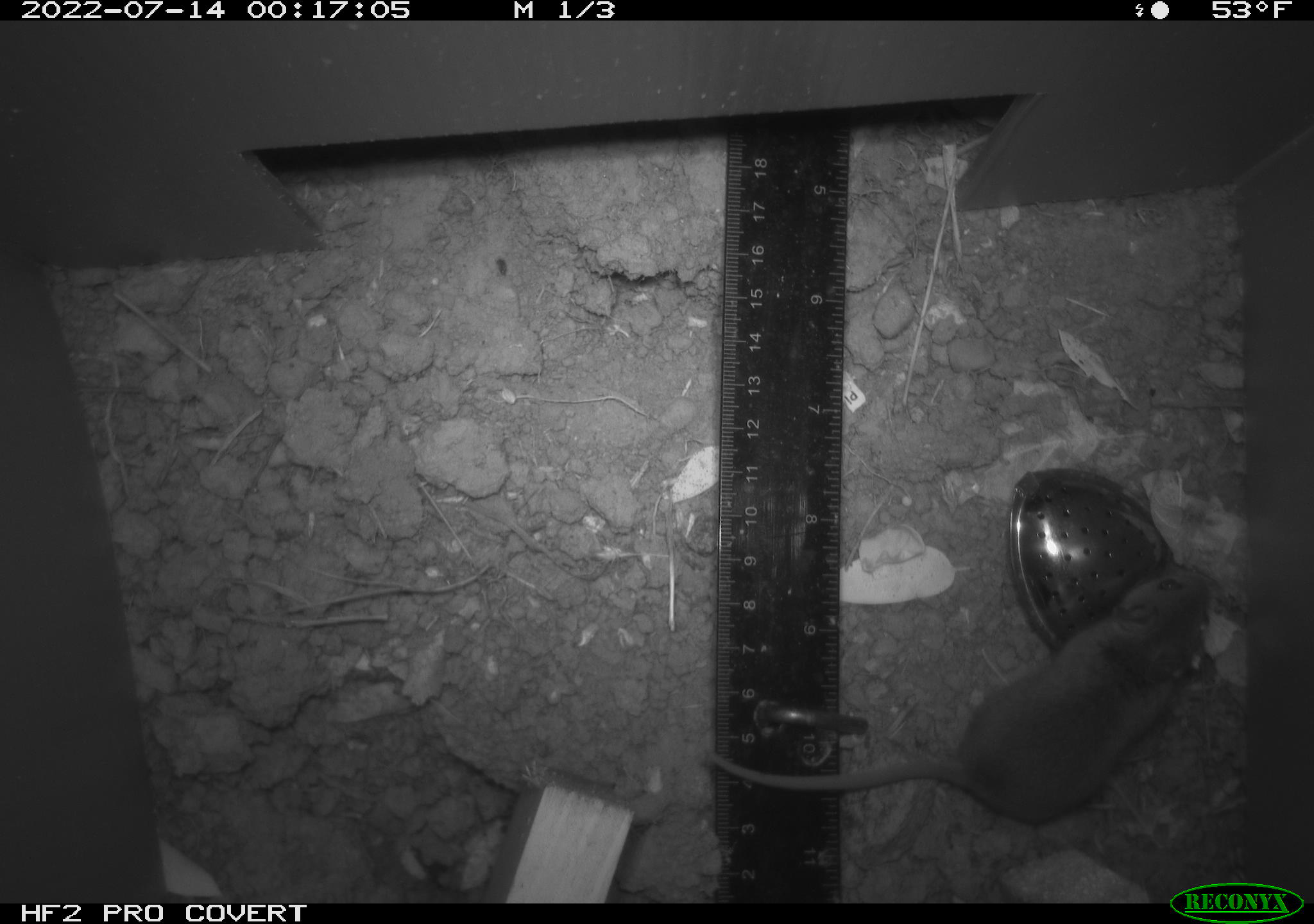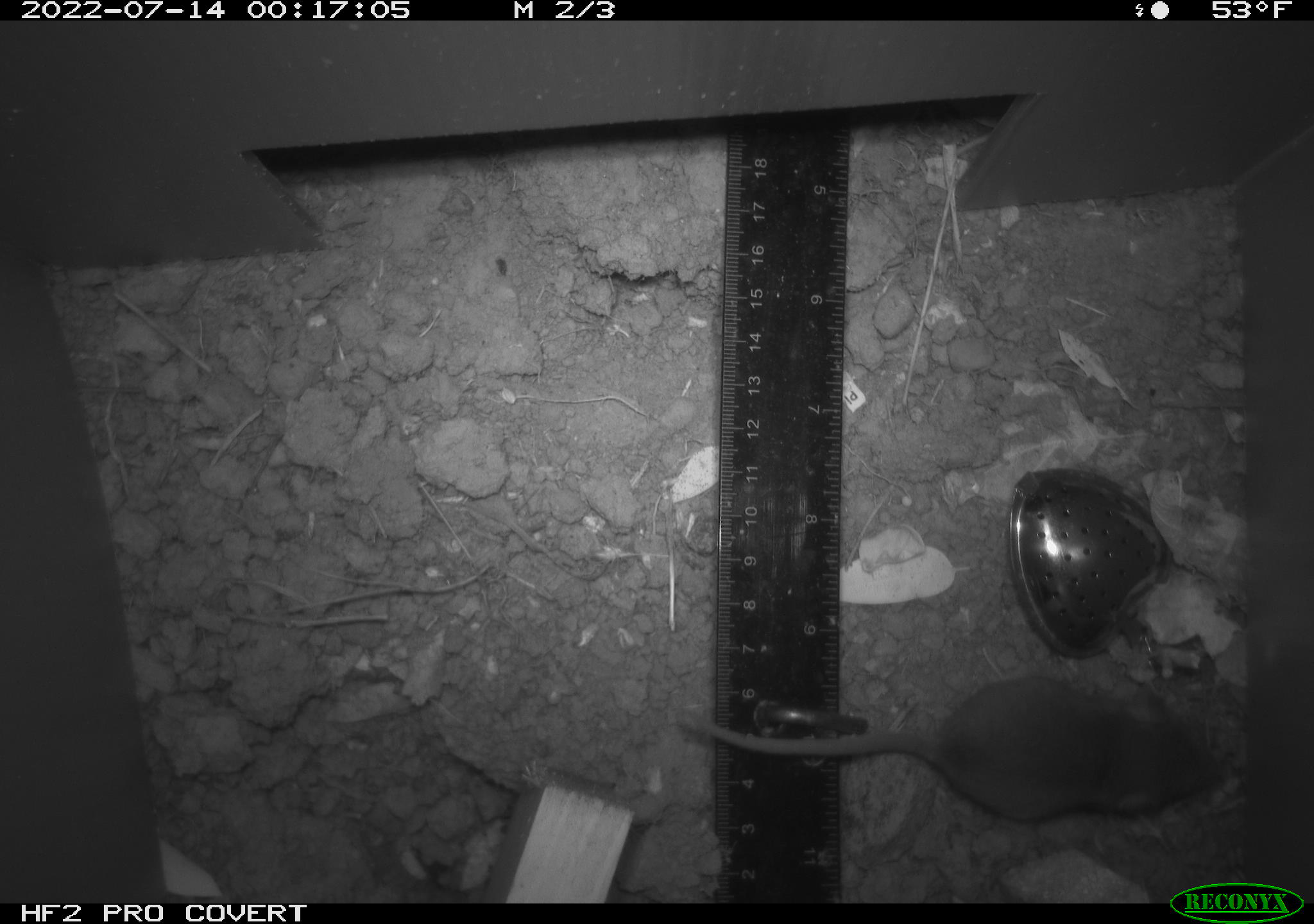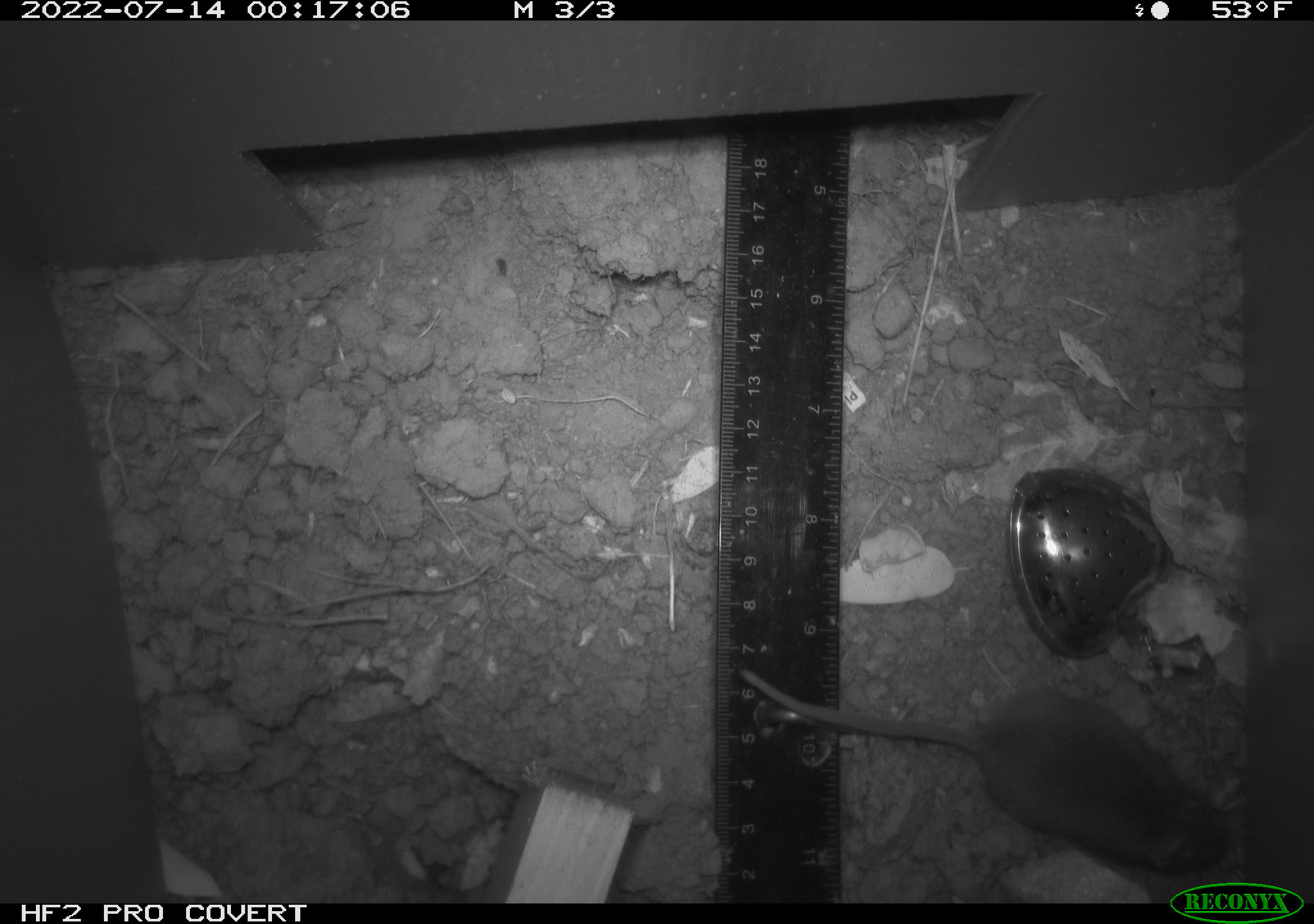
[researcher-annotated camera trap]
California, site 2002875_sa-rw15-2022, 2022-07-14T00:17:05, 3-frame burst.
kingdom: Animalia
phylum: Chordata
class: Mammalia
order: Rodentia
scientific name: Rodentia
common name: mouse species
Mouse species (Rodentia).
* * * * *
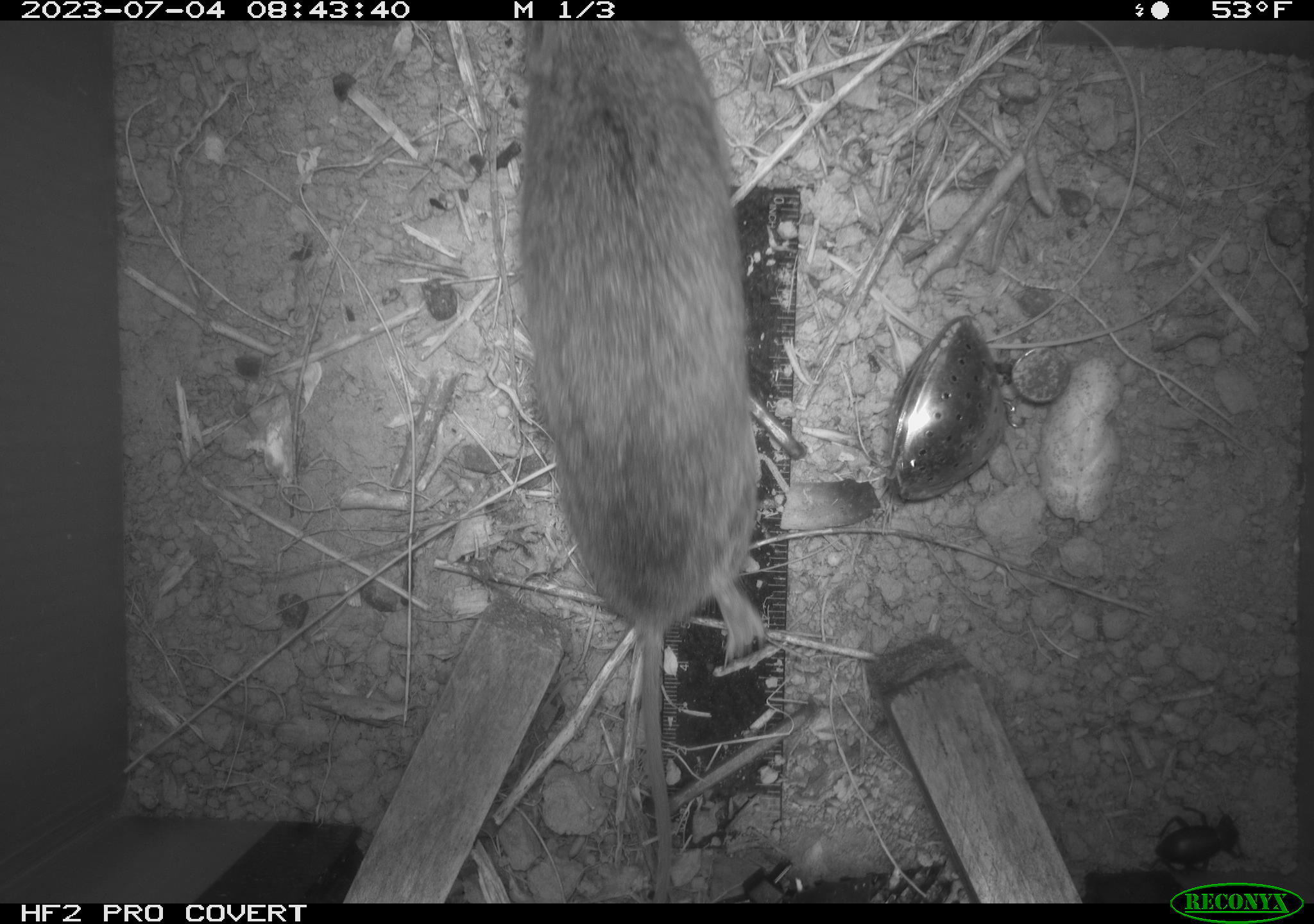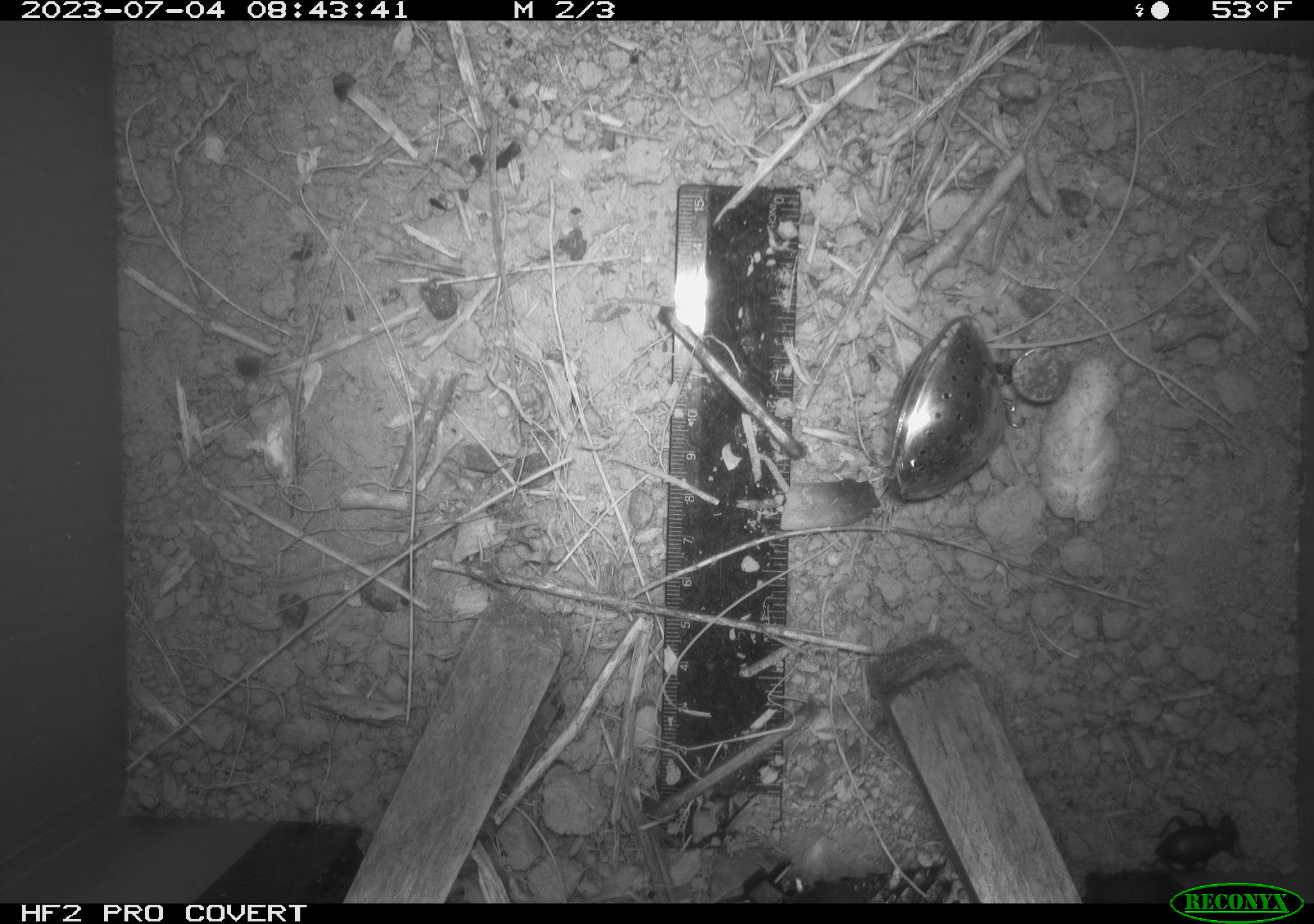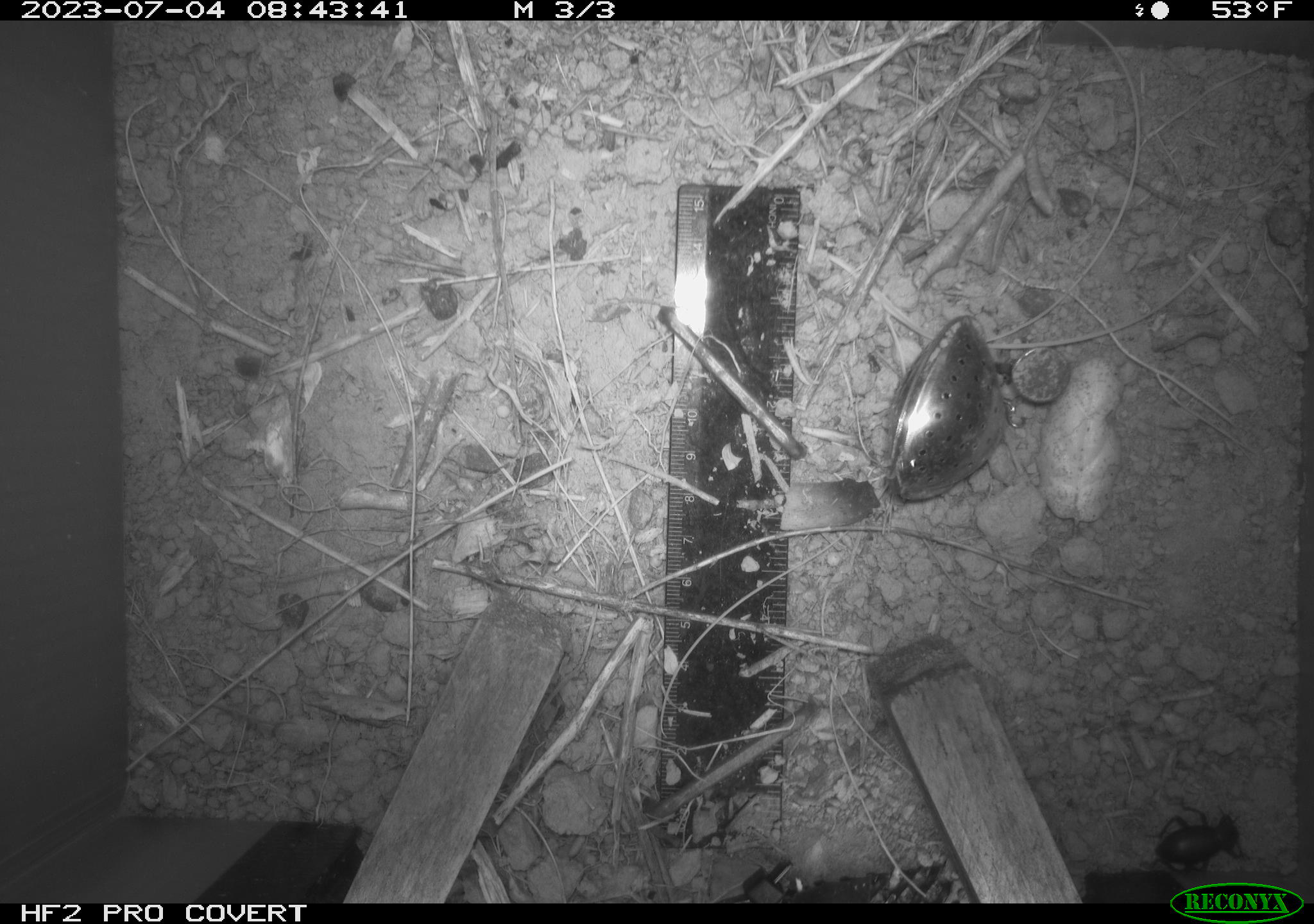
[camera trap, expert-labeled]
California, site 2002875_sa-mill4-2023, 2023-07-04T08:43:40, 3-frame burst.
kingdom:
* * * * *
### TASK OBJECTIVE:
In the material above, tally every line with the string "California" in it, then give that number alone.

### EXERCISE ANSWER:
2